▶ **Prompt**: Copy all of the records below character for character, omitting the pictures.

Data drawn from a collection:
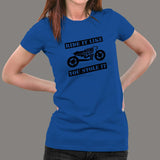Ride It Like You Stole It Biker T-Shirt For Women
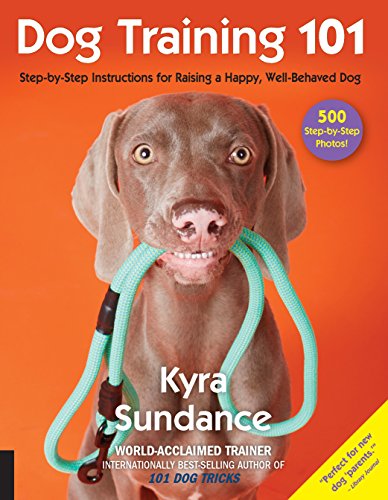 Dog Training 101: Step-By-Step Instructions for Raising a Happy Well-Behaved Dog (Dog Tricks and Training, Band 6) von Quarry Books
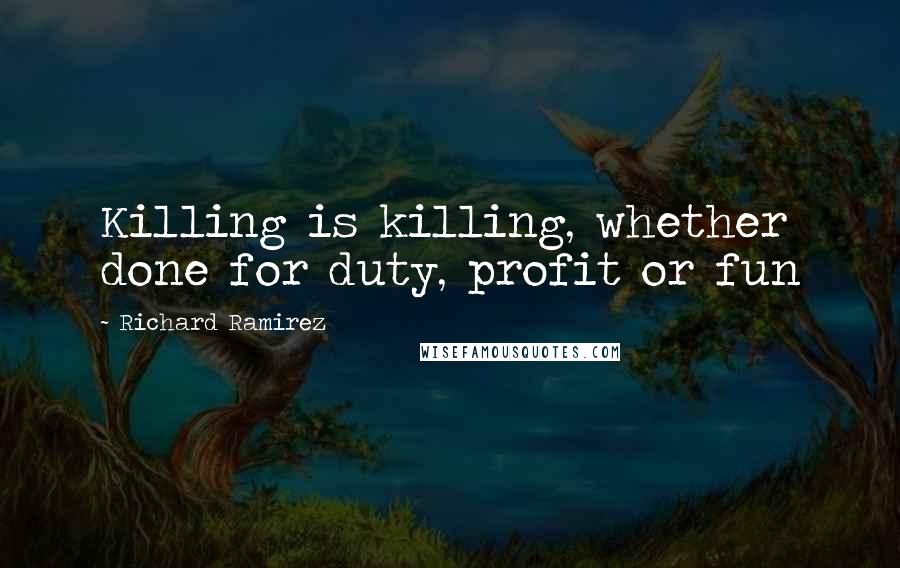 Richard Ramirez Quotes: Killing is killing, whether done for duty, profit or fun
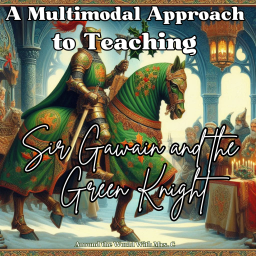 A Multi-modal Approach to Teaching “Sir Gawain and the Green Knight”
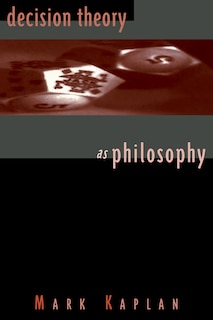 Front cover_Decision Theory As Philosophy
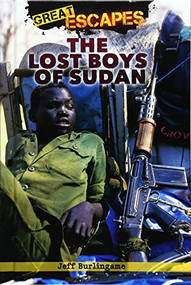 The Lost Boys of Sudan by Jeff Burlingame, 9781608704750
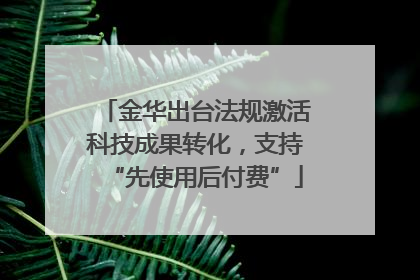金华出台法规激活科技成果转化，支持“先使用后付费”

▶ **Your response**:
Ride It Like You Stole It Biker T-Shirt For Women
 Dog Training 101: Step-By-Step Instructions for Raising a Happy Well-Behaved Dog (Dog Tricks and Training, Band 6) von Quarry Books
 Richard Ramirez Quotes: Killing is killing, whether done for duty, profit or fun
 A Multi-modal Approach to Teaching “Sir Gawain and the Green Knight”
 Front cover_Decision Theory As Philosophy
 The Lost Boys of Sudan by Jeff Burlingame, 9781608704750
金华出台法规激活科技成果转化，支持“先使用后付费”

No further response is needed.